- [Extrait]

##############################

La bonne gouvernance publique et privée
dans le contexte de la mondialisation
Remarques introductives de M. Pascal LAMY, Séminaire OSCE
Bruxelles, 30 janvier 2001
Je suis particulièrement heureux d’avoir l’occasion de m’exprimer devant vous aujourd’hui et
de participer ainsi à votre réflexion de ces deux journées sur la globalisation et la
gouvernance.
Ces deux thèmes sont au centre d’un nombre considérable de réflexions. C’est, je crois, un
des premiers débats de société qui ait une véritable dimension mondiale:
• Ce débat est abordé de façon différenciée d’un pays à l’autre, d’un continent à l’autre
mais il se rapproche de cet essai humain de représentation de l’idée de construction de
la «Cité» universelle que l’on retrouve dans la plupart des grands courants
philosophiques, religieux sinon dans les mythologies,
• ce débat qui touche aussi tous les acteurs : responsables politiques et économiques et
société civile. Parce qu’à un titre ou à un autre, personne ne peut pas faire l’impasse sur
la façon dont «la mondialisation» influe sur sa propre destinée, celle de la société à
laquelle il appartient et sur les systèmes politiques.

##############################

- [Données fournies]
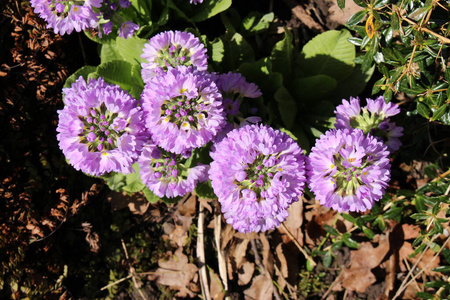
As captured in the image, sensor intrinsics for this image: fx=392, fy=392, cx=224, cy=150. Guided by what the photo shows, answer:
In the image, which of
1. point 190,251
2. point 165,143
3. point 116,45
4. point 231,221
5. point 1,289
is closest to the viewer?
point 165,143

##############################

- [Exercice court 1] Filtrez les entrées pour ne garder que les lignes contenant le mot "point", en tenant compte de la casse.
- [Exercice court 2] Poursuivez l'extrait sur la gouvernance et la mondialisation là où il s'arrête.

- [Réponse 1]
1. point 190,251
2. point 165,143
3. point 116,45
4. point 231,221
5. point 1,289
point 165,143

- [Réponse 2]
Dans ce foisonnement, un travail d’analyse et de repérage de ce qui est riche de sens et
utile pour l’action est indispensable. C’est le sens de votre travail.
Chacun fait cette sélection à partir de la trajectoire culturelle à laquelle il appartient, de ses
responsabilités propres, mais il participe, par-là même, à l’élaboration d’un socle de
références communes. A ce titre, le travail de ce séminaire s’inscrit dans le prolongement
des décisions prises dans le cadre de votre organisation au Sommet d’Istambul de
novembre 1999, et en particulier de l’adoption de la Charte de la Sécurité européenne.
Je voudrais me prêter à cet exercice en essayant de répondre successivement aux deux
questions soulevées par le thème de votre Séminaire :
• une meilleure gouvernance collective : pourquoi faire ? quel est l’objectif ? quelle est la
configuration des systèmes de décision que nous voulons forger dans le contexte la
globalisation?
• une meilleure gouvernance collective : de quelle manière ? Comment concevoir les
principes fondateurs de cette gouvernance ? organiser un dialogue efficace entre les
différentes formes de gouvernance, publiques et privées, locales et globales ?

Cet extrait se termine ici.